To overcome that, I’ve had to tell myself, “This is M. He has not had all the good years of x that E did. So we really need to keep him on track by doing the best we can.”
It mostly works.
I have some things I want to do with M that didn’t work with E. And M’s high school work will last much longer than E’s. M started doing high school level history two years ago. (In public school he would have been in 5th grade then.) So he’s finished 11th grade history. What am I going to do with him? Well, we’re going to do more history in different ways.
And his reading is far beyond what a just completed 7th grader would have done. He read twelve biographies and twelve American novels last year. (That’s more than many people have ever done in a school year.) Plus we did some art, some folklore, some short stories, some poetry… And that was for literature class.

## EXERCISE INSTRUCTIONS
a: Reproduce the passage about homeschooling M word for word, from "And his reading" up to and including "for literature class.".
b: Extend the passage about homeschooling M, picking up after its final sentence.

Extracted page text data
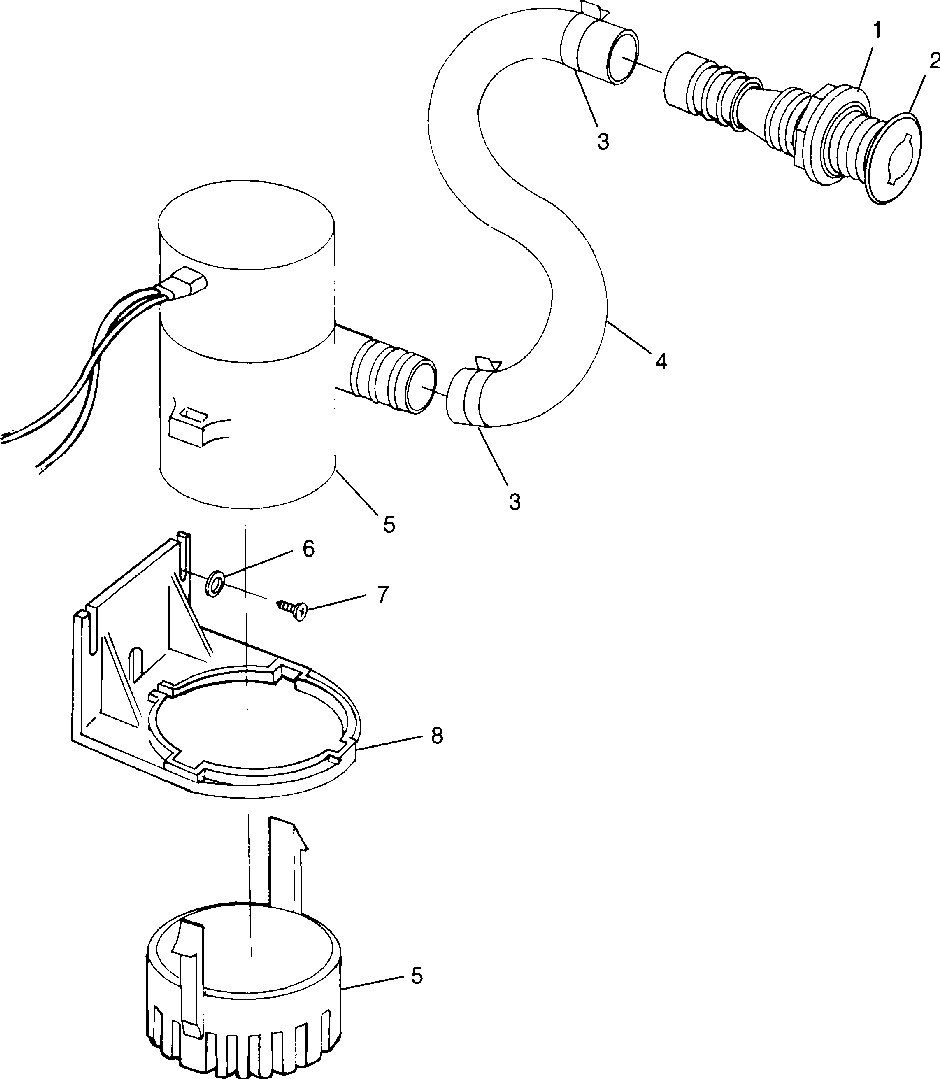 1
2
3
4
3
5
6
7
8
5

## ANSWERS TO THIS EXERCISE
a:
And his reading is far beyond what a just completed 7th grader would have done. He read twelve biographies and twelve American novels last year. (That’s more than many people have ever done in a school year.) Plus we did some art, some folklore, some short stories, some poetry… And that was for literature class.

b:
But he’s not going to go to college when he’s 14, probably, because his math skills are not as advanced as his brother’s. (His English is more advanced, but you have to have both.) I won’t need for him to go to college in order to get the math he needs. (The advanced math class at the teaching/tutoring homeschool place was dropped. So was the advanced science.) And I can teach him history and English equivalent to senior level in college.
I don’t expect to keep him at home THAT long. But at least till he’s 15 and probably 16. So that means that even though he has already completed 11th grade history, he’ll have three more years of history with me.
And that is what makes this newest challenge a true hurdle.